◆ PASSAGE FOR REVIEW:
((
Each bibliographic resource stored in OpenCitations Meta is uniquely identified with a new globally persistent identifier called OpenCitations Meta Identifier (OMID, https://identifiers.org/omid). In OpenCitations, an OMID—a simple identifier defined by specifying the prefix “omid:” followed by a two-character string defining the type of entity (br for bibliographic resources, ra for responsible agents, etc.), and finally a “/” accompanied by a sequence of digits, such as omid:br/06101801781—serves as a proxy between various external identifiers used for each bibliographic resource, facilitating deduplication operations if the same bibliographic resource is mentioned in multiple sources. Among the metadata stored in OpenCitations Meta are the publication date, the authors, and the venue of bibliographic resources, which are information necessary for creating part of the metadata of the citations included in the OpenCitations Index introduced in Sect. “Representing citation data”.

While processing the rows in CSV files containing bibliographic metadata extracted from a source, where each row depicts a new bibliographic resource (a journal article, a book chapter, etc.), two main scenarios may occur:

1. 1.

   the bibliographic resource is already stored in OpenCitations Meta¹ and, thus, the related OMID is retrieved;

2. 2.

   the bibliographic resource is not available in OpenCitations Meta; thus, a new entity is created, and the related new OMID is generated.

The mapping between the original external persistent identifiers available in the CSV files containing the source’s citation data and the related OMIDs is tracked in an internal NoSQL database, implemented using Redis (https://redis.io/) as a Database Management System. These associations are crucial for addressing the last step of the OpenCitations Index ingestion workflow, introduced in the following subsection.
))
◆ AVAILABLE DATA:
((
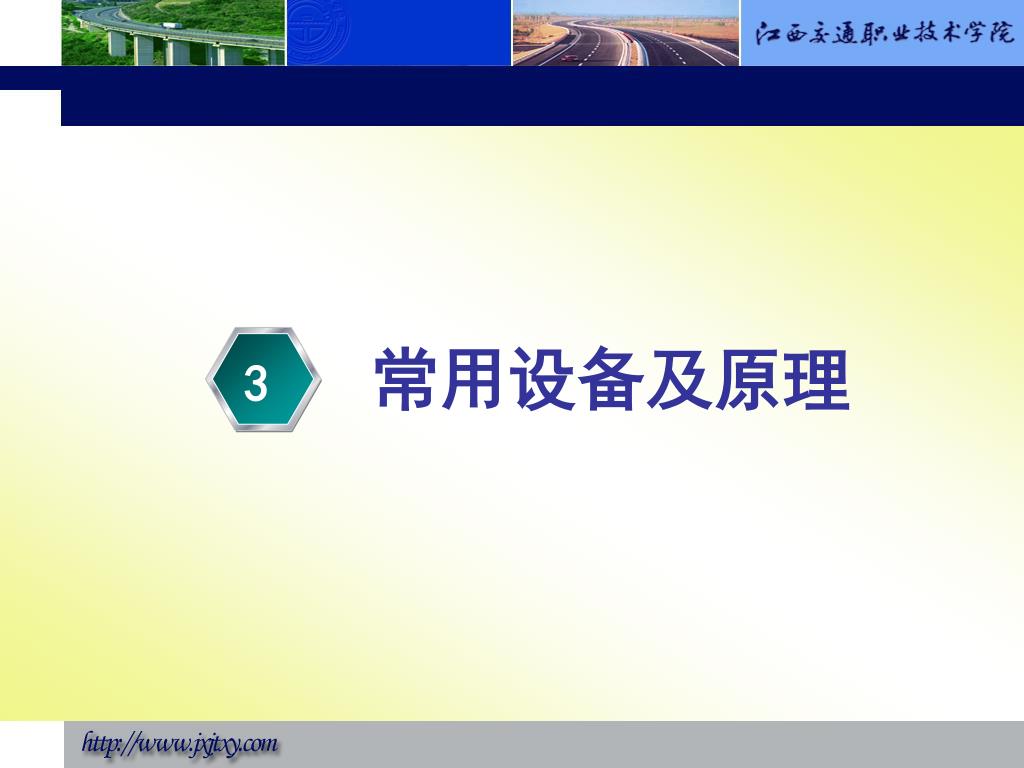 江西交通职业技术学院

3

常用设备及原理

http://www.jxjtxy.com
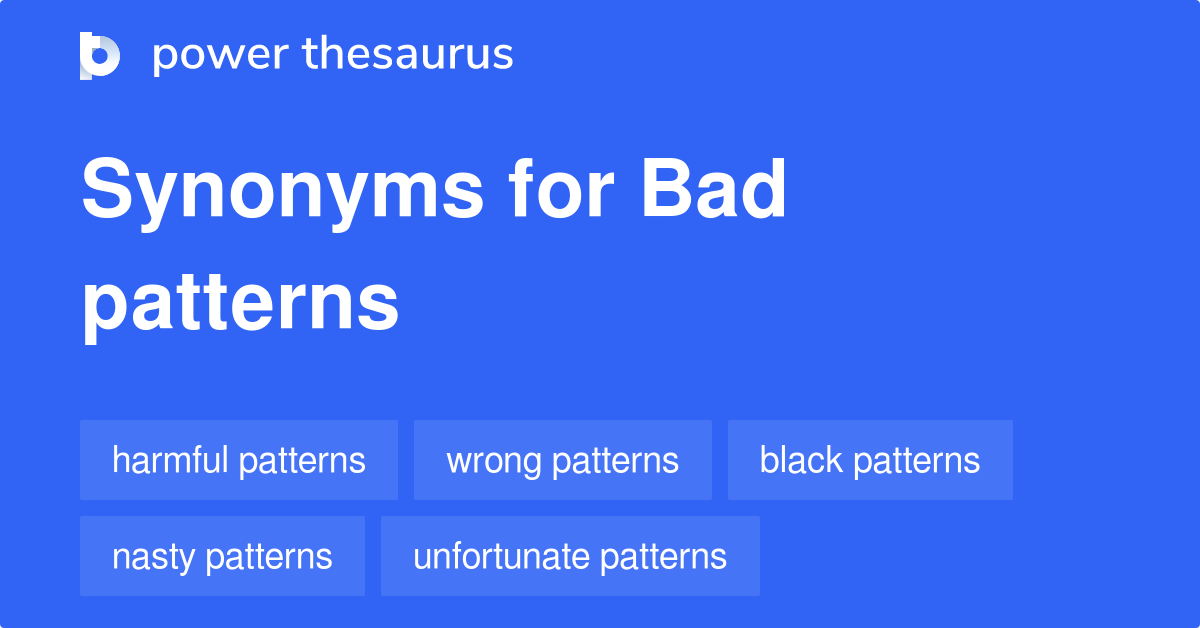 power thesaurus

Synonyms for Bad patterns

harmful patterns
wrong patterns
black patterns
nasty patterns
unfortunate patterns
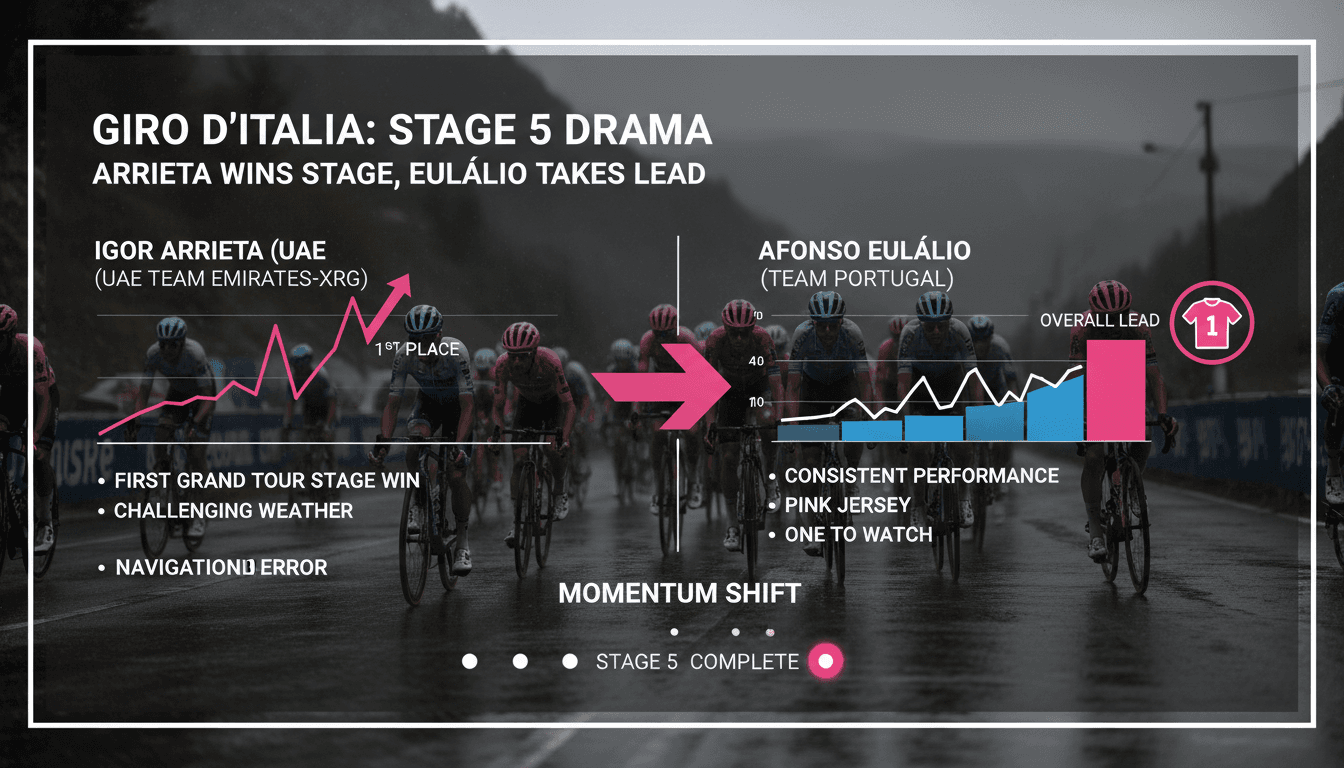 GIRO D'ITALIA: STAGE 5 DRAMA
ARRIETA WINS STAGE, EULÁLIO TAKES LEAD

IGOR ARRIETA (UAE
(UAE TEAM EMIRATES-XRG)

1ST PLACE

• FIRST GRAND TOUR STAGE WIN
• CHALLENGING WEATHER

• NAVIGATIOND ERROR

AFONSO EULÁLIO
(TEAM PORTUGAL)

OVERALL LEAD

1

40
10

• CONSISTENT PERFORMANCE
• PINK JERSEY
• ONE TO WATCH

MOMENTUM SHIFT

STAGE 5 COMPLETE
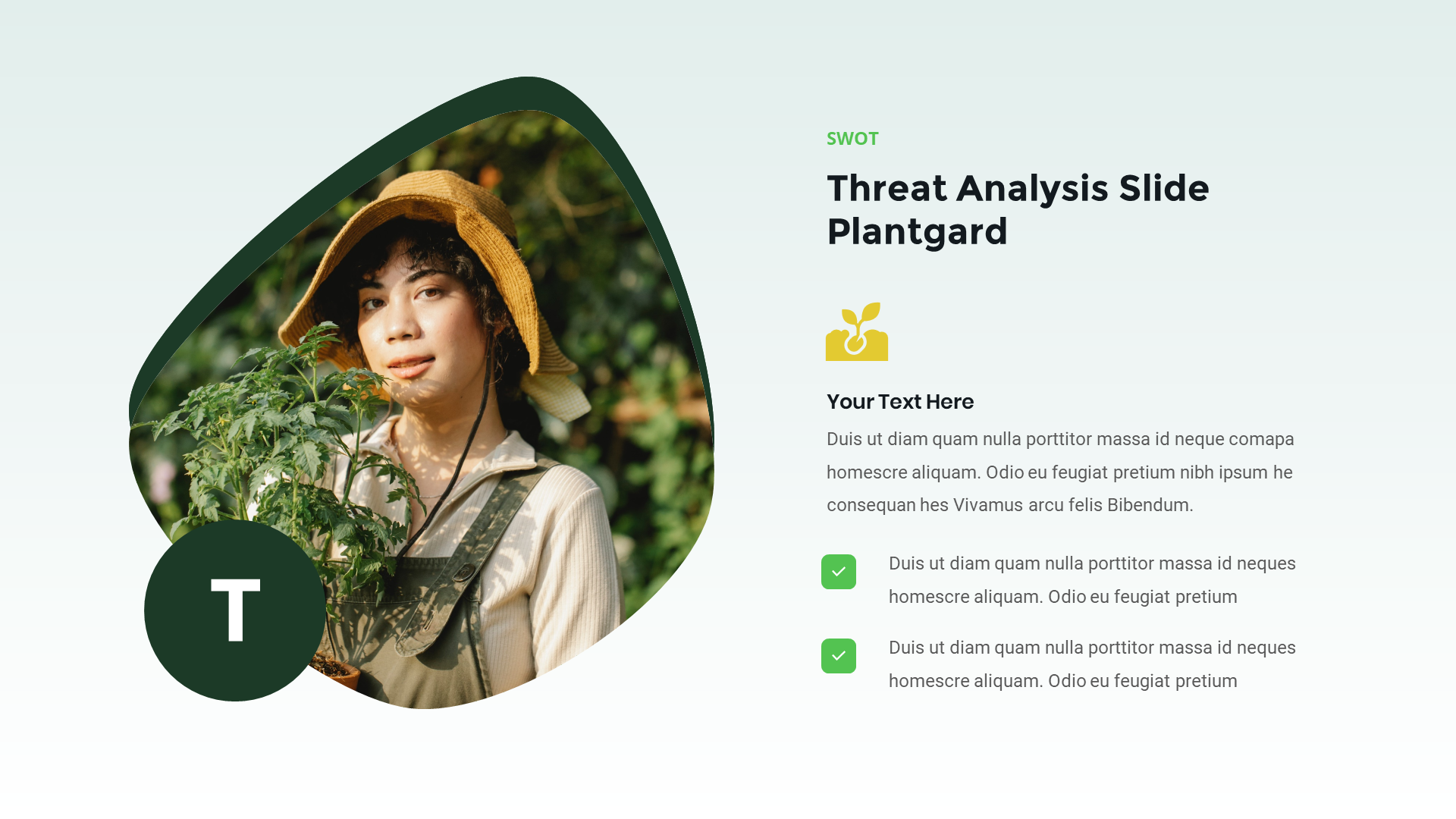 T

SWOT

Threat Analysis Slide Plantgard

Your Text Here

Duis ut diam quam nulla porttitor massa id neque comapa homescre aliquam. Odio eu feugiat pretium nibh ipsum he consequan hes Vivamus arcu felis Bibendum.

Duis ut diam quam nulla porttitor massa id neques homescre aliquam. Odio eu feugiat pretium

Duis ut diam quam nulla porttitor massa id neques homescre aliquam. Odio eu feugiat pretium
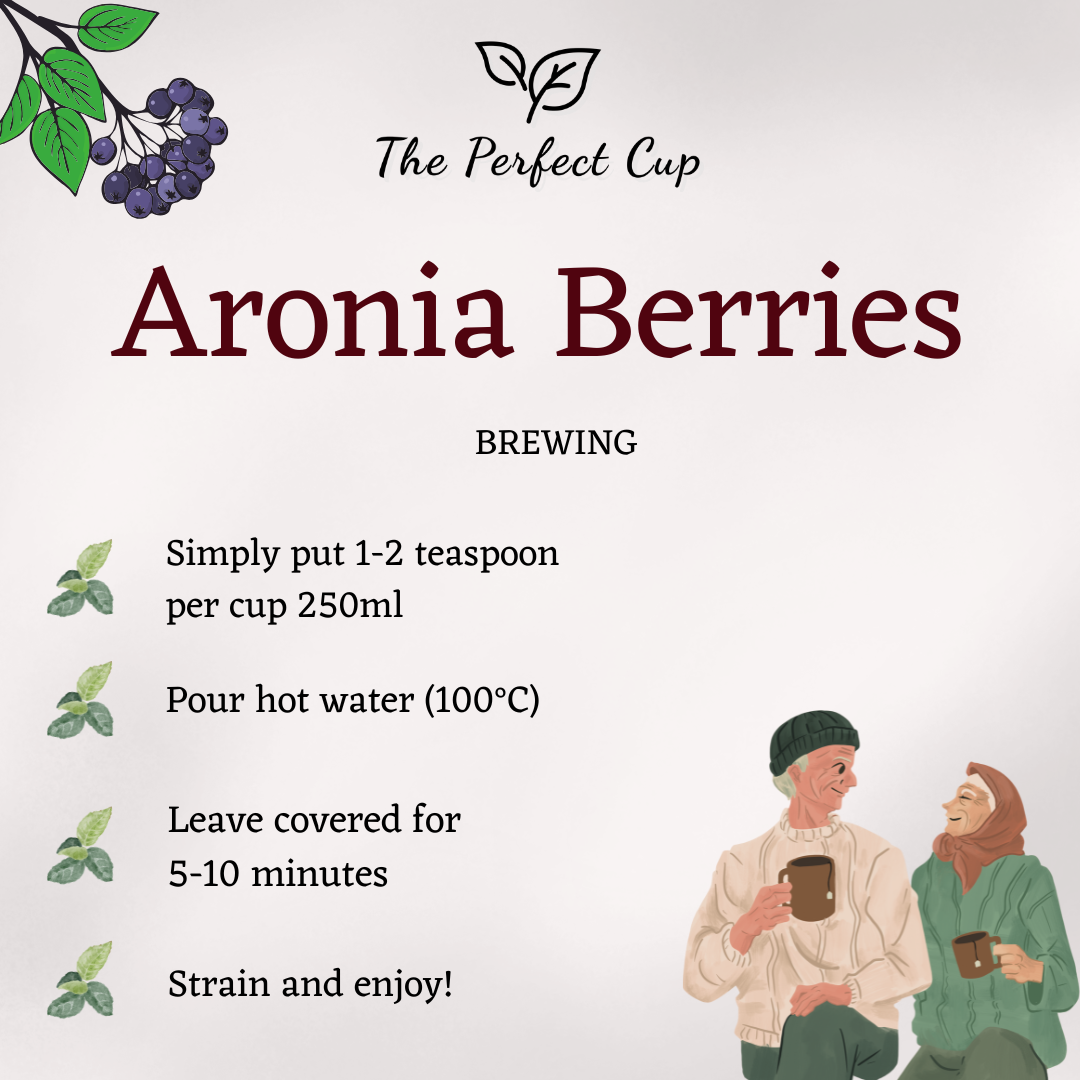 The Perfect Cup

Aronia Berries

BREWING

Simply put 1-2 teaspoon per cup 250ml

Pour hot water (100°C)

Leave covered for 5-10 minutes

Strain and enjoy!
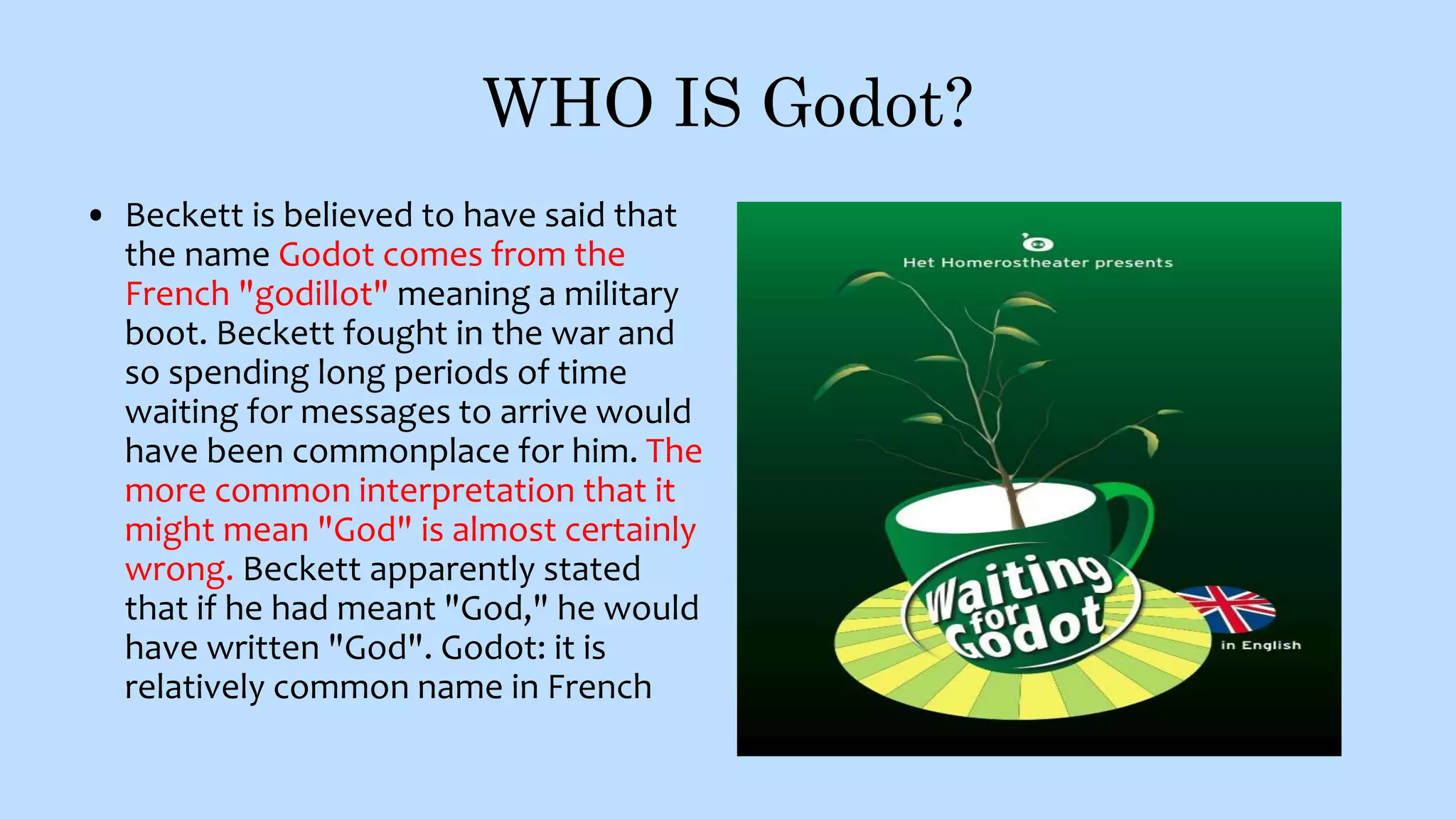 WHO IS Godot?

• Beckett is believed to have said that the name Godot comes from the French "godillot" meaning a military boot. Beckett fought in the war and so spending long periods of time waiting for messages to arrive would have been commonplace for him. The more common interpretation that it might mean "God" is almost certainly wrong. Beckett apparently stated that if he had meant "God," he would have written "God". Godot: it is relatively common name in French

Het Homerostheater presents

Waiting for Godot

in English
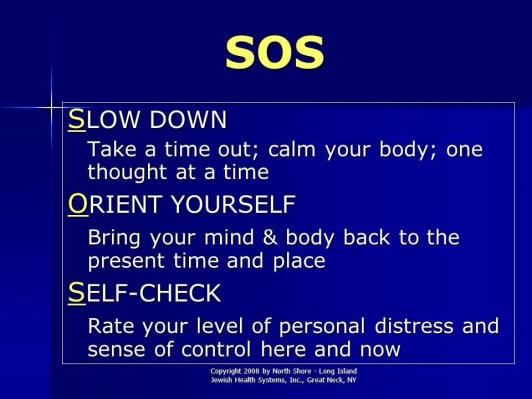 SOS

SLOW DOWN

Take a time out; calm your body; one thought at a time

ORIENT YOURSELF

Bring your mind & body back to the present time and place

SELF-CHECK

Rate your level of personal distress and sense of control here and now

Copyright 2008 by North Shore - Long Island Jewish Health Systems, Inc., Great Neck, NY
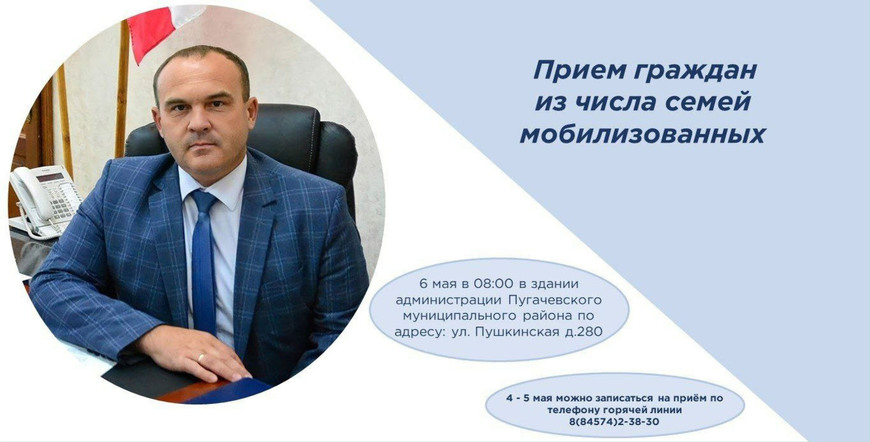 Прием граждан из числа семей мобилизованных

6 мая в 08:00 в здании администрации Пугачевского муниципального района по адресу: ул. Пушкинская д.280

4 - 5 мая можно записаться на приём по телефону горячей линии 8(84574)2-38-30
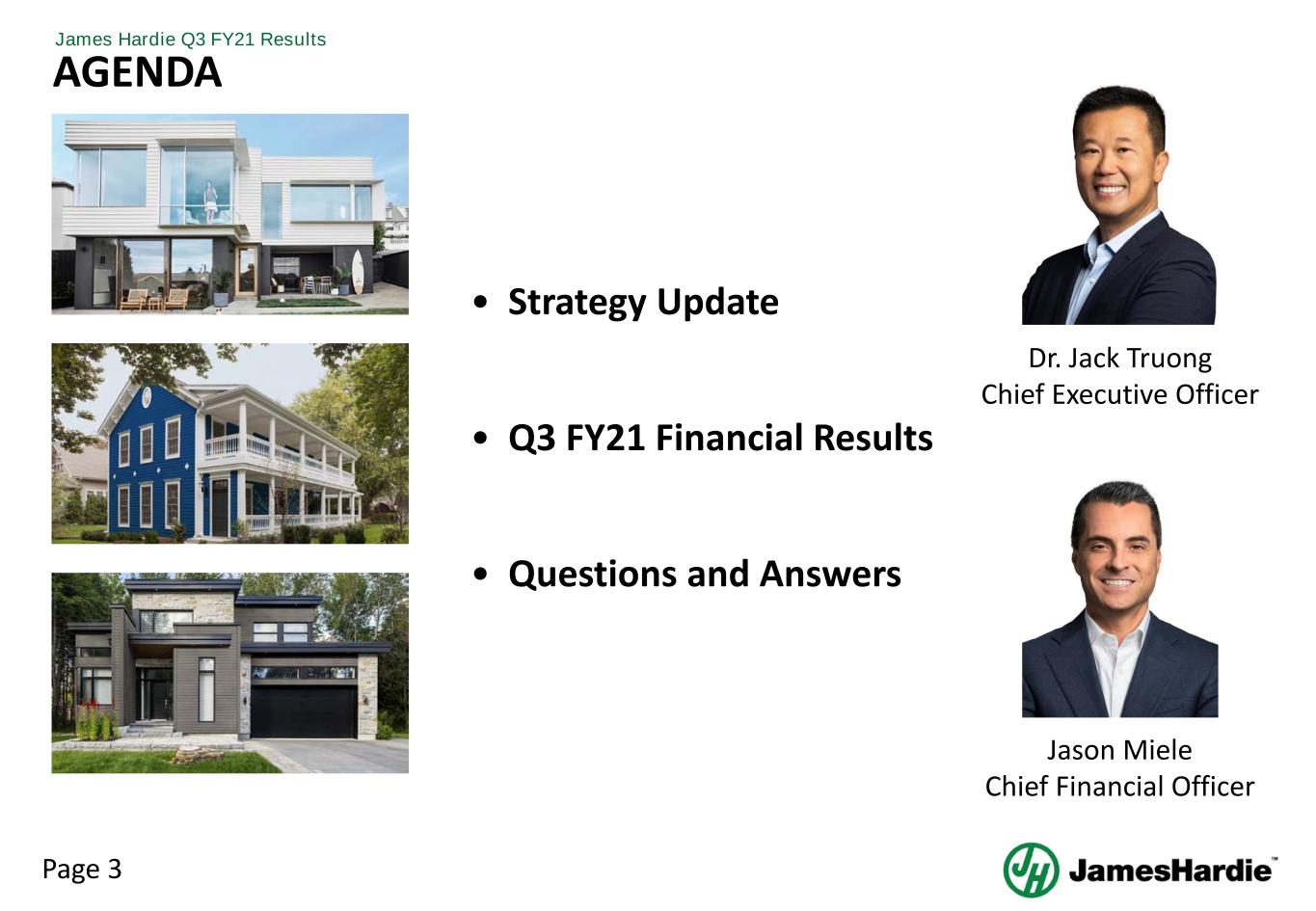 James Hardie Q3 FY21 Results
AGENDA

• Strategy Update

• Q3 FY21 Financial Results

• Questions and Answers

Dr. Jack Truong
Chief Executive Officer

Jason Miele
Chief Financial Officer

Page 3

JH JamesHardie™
))
◆ TASKS TO CARRY OUT:
1/ Name the kinds of metadata that the passage on OpenCitations Meta says are stored there.
2/ Pick up the passage on OpenCitations Meta after its final sentence and carry it forward.

◆ ANSWERS:
1/ The publication date, the authors, and the venue of bibliographic resources.

2/
Index process

This phase aims to ingest the citation data gathered from the original source into the OpenCitations Index. The OpenCitations Index software manages the operations conducted at this stage (Grieco et al., 2024).

This step’s input is the CSV file set containing the citation data generated in the Source Preprocess step. Each citation is represented by two entities in these files, which are defined in a two-column tabular format. The citations stored in these tables are links between two potentially persistent identifiers of any type (e.g. DOI-DOI, PMID-PMID, PMC-PMID, etc.) depending on the specific source from which we have gathered them.

To generate citation data to be ingested into the OpenCitations Index, a conversion of the citation links into an OMID-to-OMID format is needed. This operation leverages the content of the Redis database produced in the previous step, i.e. the Meta Process, which includes the mapping between the original persistent identifiers used in the source and the related OMIDs defined as a result of the previous step. For instance, if a citation link extracted from a source was defined using DOIs as persistent identifiers for both the citing and cited entities, we first query Redis to look for the corresponding OMID of each DOI. Then, the input DOI-to-DOI citation link is converted into an OMID-to-OMID one.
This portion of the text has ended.